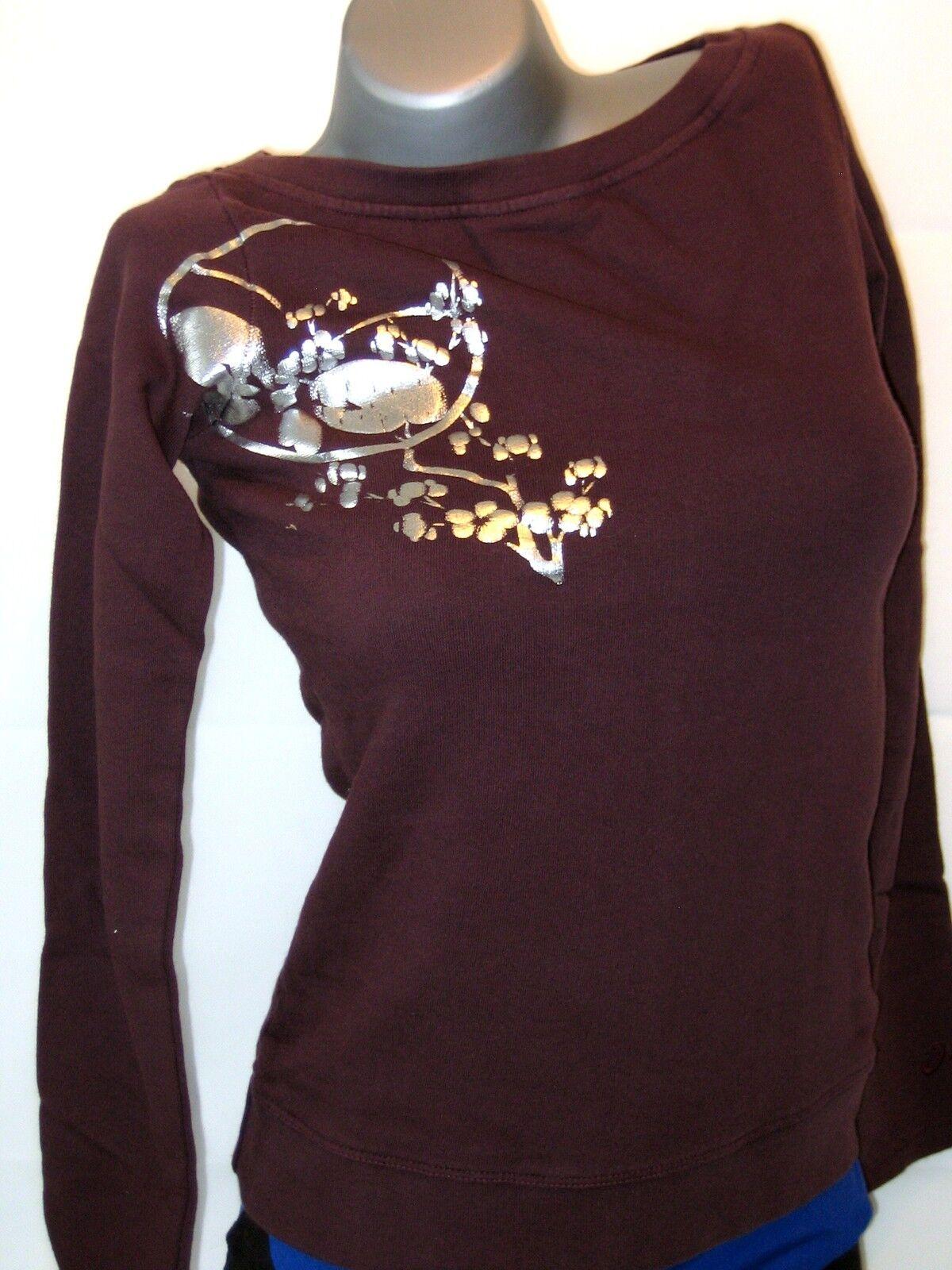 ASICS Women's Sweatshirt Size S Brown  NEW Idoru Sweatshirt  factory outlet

===============

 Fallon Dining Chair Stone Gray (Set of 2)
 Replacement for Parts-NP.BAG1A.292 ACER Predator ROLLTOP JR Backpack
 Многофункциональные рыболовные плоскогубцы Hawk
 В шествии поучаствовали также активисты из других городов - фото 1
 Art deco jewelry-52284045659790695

===============

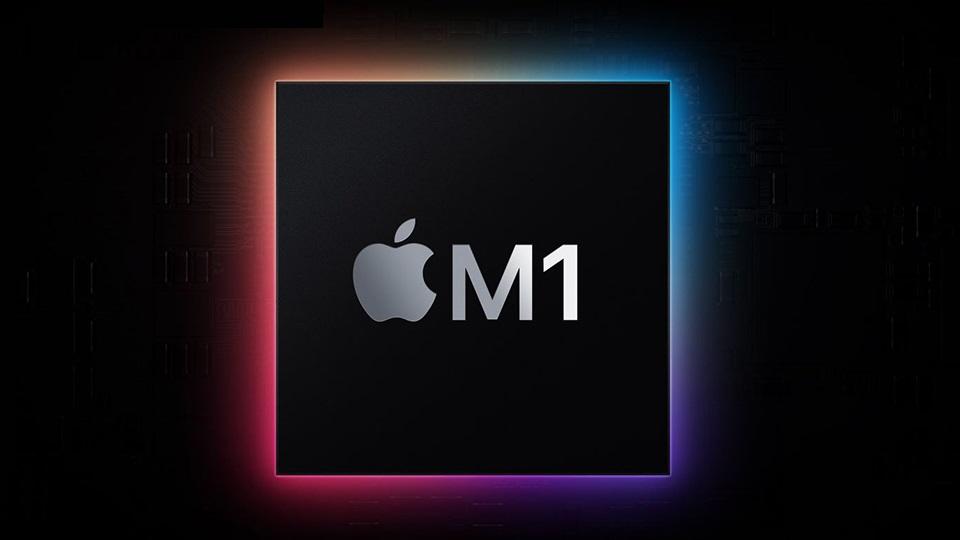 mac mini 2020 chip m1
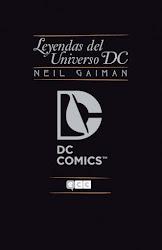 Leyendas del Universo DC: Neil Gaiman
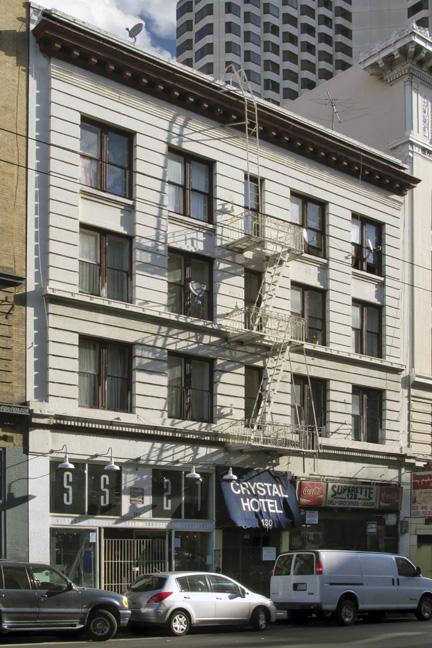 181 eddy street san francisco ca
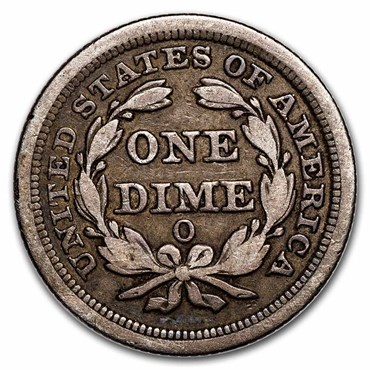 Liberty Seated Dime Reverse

===============

> _Work item_:
With the line that has "Replacement for Parts-NP.BAG1A.292" as the first and the line that has "Art deco jewelry-52284045659790695" as the last, repeat exactly that run of lines above and no more.

> _Solution to the problem_:
 Replacement for Parts-NP.BAG1A.292 ACER Predator ROLLTOP JR Backpack
 Многофункциональные рыболовные плоскогубцы Hawk
 В шествии поучаствовали также активисты из других городов - фото 1
 Art deco jewelry-52284045659790695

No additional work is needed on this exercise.